▸ **Brief**
Output exactly, please, the lines of the records below from the one containing "Above or below" through the final line.

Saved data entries

========

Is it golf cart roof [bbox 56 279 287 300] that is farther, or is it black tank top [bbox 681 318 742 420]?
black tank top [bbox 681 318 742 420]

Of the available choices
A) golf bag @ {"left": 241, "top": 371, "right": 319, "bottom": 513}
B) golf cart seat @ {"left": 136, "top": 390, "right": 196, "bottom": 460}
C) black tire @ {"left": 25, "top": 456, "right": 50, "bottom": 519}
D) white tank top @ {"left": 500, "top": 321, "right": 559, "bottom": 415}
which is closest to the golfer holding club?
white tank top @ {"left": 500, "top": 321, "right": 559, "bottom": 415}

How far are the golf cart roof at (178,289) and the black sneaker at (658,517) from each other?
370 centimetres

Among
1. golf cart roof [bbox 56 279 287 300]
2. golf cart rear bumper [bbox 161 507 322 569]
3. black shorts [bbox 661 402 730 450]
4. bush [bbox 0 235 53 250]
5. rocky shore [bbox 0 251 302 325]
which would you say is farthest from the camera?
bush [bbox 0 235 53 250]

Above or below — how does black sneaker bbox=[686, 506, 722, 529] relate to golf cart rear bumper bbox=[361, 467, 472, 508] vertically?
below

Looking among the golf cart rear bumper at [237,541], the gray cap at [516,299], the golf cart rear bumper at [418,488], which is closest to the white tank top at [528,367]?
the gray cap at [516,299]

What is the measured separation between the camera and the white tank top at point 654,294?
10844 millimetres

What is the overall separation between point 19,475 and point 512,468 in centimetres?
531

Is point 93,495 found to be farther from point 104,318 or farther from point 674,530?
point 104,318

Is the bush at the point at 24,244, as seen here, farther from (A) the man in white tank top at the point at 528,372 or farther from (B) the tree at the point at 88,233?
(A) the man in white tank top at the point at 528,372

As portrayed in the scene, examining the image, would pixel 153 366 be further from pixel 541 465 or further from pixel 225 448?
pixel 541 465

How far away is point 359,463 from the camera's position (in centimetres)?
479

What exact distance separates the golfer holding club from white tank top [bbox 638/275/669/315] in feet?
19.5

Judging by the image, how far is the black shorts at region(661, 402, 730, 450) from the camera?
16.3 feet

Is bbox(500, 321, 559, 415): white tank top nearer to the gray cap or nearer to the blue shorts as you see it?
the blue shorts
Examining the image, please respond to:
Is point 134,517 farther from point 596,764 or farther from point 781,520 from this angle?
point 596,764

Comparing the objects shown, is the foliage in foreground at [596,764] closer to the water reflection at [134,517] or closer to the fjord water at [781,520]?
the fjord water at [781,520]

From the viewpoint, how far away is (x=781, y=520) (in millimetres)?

========

▸ **Solution to this exercise**
Above or below — how does black sneaker bbox=[686, 506, 722, 529] relate to golf cart rear bumper bbox=[361, 467, 472, 508] vertically?
below

Looking among the golf cart rear bumper at [237,541], the gray cap at [516,299], the golf cart rear bumper at [418,488], which is closest to the white tank top at [528,367]?
the gray cap at [516,299]

What is the measured separation between the camera and the white tank top at point 654,294?
10844 millimetres

What is the overall separation between point 19,475 and point 512,468 in centimetres?
531

Is point 93,495 found to be farther from point 104,318 or farther from point 674,530?
point 104,318

Is the bush at the point at 24,244, as seen here, farther from (A) the man in white tank top at the point at 528,372 or farther from (B) the tree at the point at 88,233?
(A) the man in white tank top at the point at 528,372

As portrayed in the scene, examining the image, would pixel 153 366 be further from pixel 541 465 or further from pixel 225 448?
pixel 541 465

How far away is point 359,463 from the camera's position (in centimetres)?
479

What exact distance separates the golfer holding club from white tank top [bbox 638/275/669/315] in feet?
19.5

Judging by the image, how far is the black shorts at region(661, 402, 730, 450) from the camera?
16.3 feet

Is bbox(500, 321, 559, 415): white tank top nearer to the gray cap or nearer to the blue shorts as you see it?
the blue shorts
Examining the image, please respond to:
Is point 134,517 farther from point 596,764 or farther from point 781,520 from this angle?
point 596,764

Comparing the objects shown, is the foliage in foreground at [596,764] closer to the water reflection at [134,517] or closer to the fjord water at [781,520]?
the fjord water at [781,520]

From the viewpoint, how far away is (x=781, y=520) (in millimetres)?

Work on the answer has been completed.